__EXTRACT TO READ__
PCI Express 4.0 x4 card with 4x M.2 NVMe slots (with a switch chip)

So I know PCIe x16 cards exist that simply split the x16 up to 4x x4 lanes and break it out for 4 M.2 slots. I have also found a PCIe 3.0 card from Sabrent that does what I want and fits 4x NVMe drives. However PCIe 3.0 is leaving a ton of performance on the table and for a card that splits the 4 lanes up between the 4 drives it would matter a lot whether it can do PCIe 4. I’m assuming not supporting 4.0 might be due to the bandwidth of the underlying multiplexing chip, because I was unable to find any cards that came with PCIe 4.0.

Does anyone know if they exist?

For context, I have an extra x4 slot on my home server build and instead of breaking that out to SATA I was wondering if I can better utilize its performance (and in a smaller footprint) by using NVMe drives. There are many all-NVMe NAS drives out there, but I want this to live in the same case as the rest of my server.

__DATA SEGMENT__
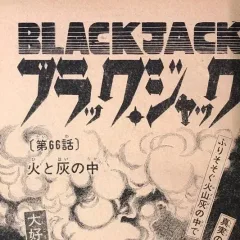 "Black Jack" Hi to Hai no Naka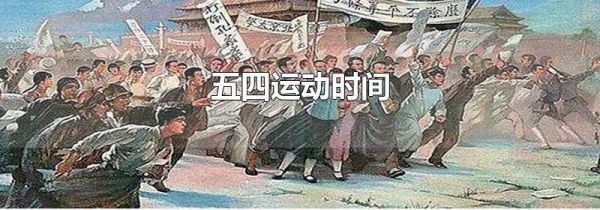 五四运动时间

__YOUR INSTRUCTIONS__
Write out the section of the forum post above about a PCIe 4.0 card for four NVMe drives, starting at the words "So I know PCIe" and ending after "if they exist?".

__ANSWER BOX__
So I know PCIe x16 cards exist that simply split the x16 up to 4x x4 lanes and break it out for 4 M.2 slots. I have also found a PCIe 3.0 card from Sabrent that does what I want and fits 4x NVMe drives. However PCIe 3.0 is leaving a ton of performance on the table and for a card that splits the 4 lanes up between the 4 drives it would matter a lot whether it can do PCIe 4. I’m assuming not supporting 4.0 might be due to the bandwidth of the underlying multiplexing chip, because I was unable to find any cards that came with PCIe 4.0.

Does anyone know if they exist?